Is what my mother always told me to ask for at the bakery.
Lovely bread.
I apologise in advance for asking questions I ought to know the answer to, but what is Andrew Whitely's air kneading method?
Hope your Christmas weather isn't as bad as last year!
Hi Patsy,
Thanks for your compliments on the bread.
"Well fired" was a term I first came across when working in store as a baker for Sainsburys when I was studying for my baking and teaching qualifications. They introduced this as one of their new hand-shaped premium scratch loaves. Basically we baked them in a deck oven with steam, then gave them extra time with intense top heat to bring about a heavily caramelised crust. I do believe the term may have roots in Scottish baking methods, as many of these breads are famed for dark crusts...reliance on oil and wood for fuel may well have plenty bearing on this? Anyway, the Sainsburys loaves look like this:
As to "air kneading", Andrew bases much of his hands on baking courses on using this technique to develop pretty soft doughs. Think of moving your hands back and forth in front of your waist, concertina style, with the dough in between. My dough wasn't as soft as many of the Breadmatters doughs, but was too soft to work up on the bench to start with.
As for the weather...Christmas is really just round the corner, and it's brass monkeys here, and set to stay that way, I believe!
Best wishes
Andy
Thanks for commenting txfarmer,
I notice you are rather busy running marathons and baking all kinds of baguettes too. But there should always be room for baking good rye bread in a baking enthusiast's week.
Best wishes
Andy
Hi Eric and Daisy_A
Daisy's seen this pic, maybe you haven't Eric? See our cat, Shuffles, worshipping in front of my prover!
BW
Andy
Love the look of that crust Andy! The crumb is gorgeous as well, but the crust just speaks of all kinds of great flavour and to me, what a great crust should look like. Nice bake!
Franko
Hi Franko,
Great to hear from you, and thank you for your kind words.

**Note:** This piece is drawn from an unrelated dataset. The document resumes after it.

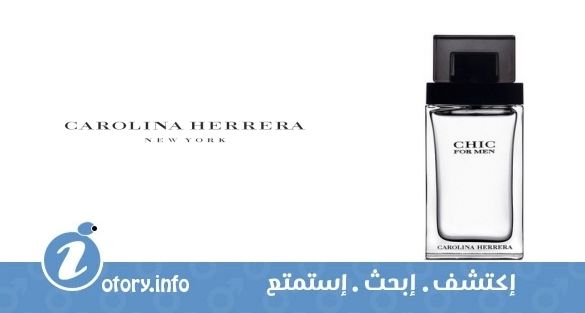 عطر كارولينا هيريرا شيك فور من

I loved the flavour in the crust when eating the bread for lunchtime sandwiches today. Complex, you may well say!
Anyway, very telling comments just made by Alison. She thought the bread fairly light and well-proved. A compliment you may think? However, she is still enjoying the last of the "Rye Reversal" which you were admiring in the previous post. So, whilst crusty bread is not her first preference, a heavy rye and sour tang in the crumb most certainly is: very interesting!
All good wishes
Andy
Lovely bread, Andy.
Sourdough rye has such a nice character.
What fires your stove? That's a mighty nice fire you have.
Enjoy those lunches!
Hi LindyD,
Thank you for commenting on the rye bread.

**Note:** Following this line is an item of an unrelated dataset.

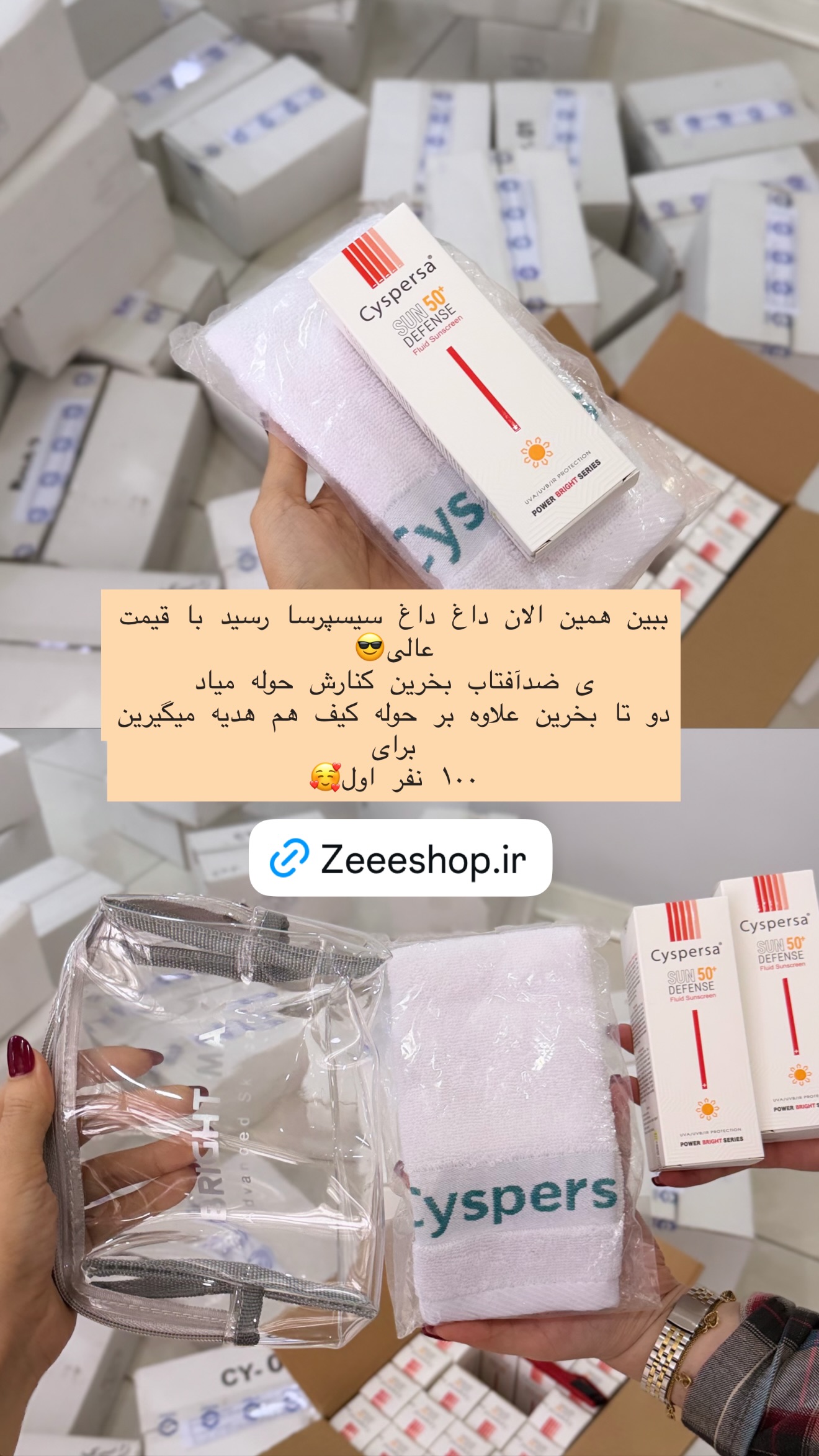  جدید ترین استوری اینستاگرام زهرا زائری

We use a base of solid fuel [ovaloid shaped coke pieces] with hard wood added on top. The stove does all the hot water, plus central heating, as well as keeping us [and Shuffles, of course!] toasty warm in the living room...and proving my doughs at home. And yes, Eric, , our stone walls are actually 3' thick. However, we certainly don't live in any castle; it's a quaint terraced cottage in the frozen Northern wastelands!
All good wishes
Andy
I would think the 10 1/4 inch Combo Cooker would be large enough, but I would go with the 5 quart Lodge Double Dutch Oven. It is the same diameter as the Combo Cooker, but is 1 inch (2.5cm) deeper. The price difference is about US$4. I also think the handles would make it easier to move about.

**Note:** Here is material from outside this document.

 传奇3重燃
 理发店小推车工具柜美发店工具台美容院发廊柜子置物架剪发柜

https://secure.lodgemfg.com/storefront/product1_new.asp?menu=logic&idProduct=4082
Many thanks for this information, BjornErik.
Better hope Santa Claus gets this right then!
BW
Andy
What a great Rye, Andy!
I couldn't understand you baker's Math, though.. How is the Rye sour at 40% hydration?
Hi Khalid,
If you add the 40% in the sour to the 28% in the final dough that gives 68% hydration. So the 40 represents overall contribution to hydration, rather than reflecting the hydration % of the starter.
On flour, there is 24% in the pre-ferment and 76% in the final dough, giving the normal 100% base.
I prefer to use this method as I can see straightaway the 2 really significant factors which interest me: overall hydration, and, portion of pre-fermented flour.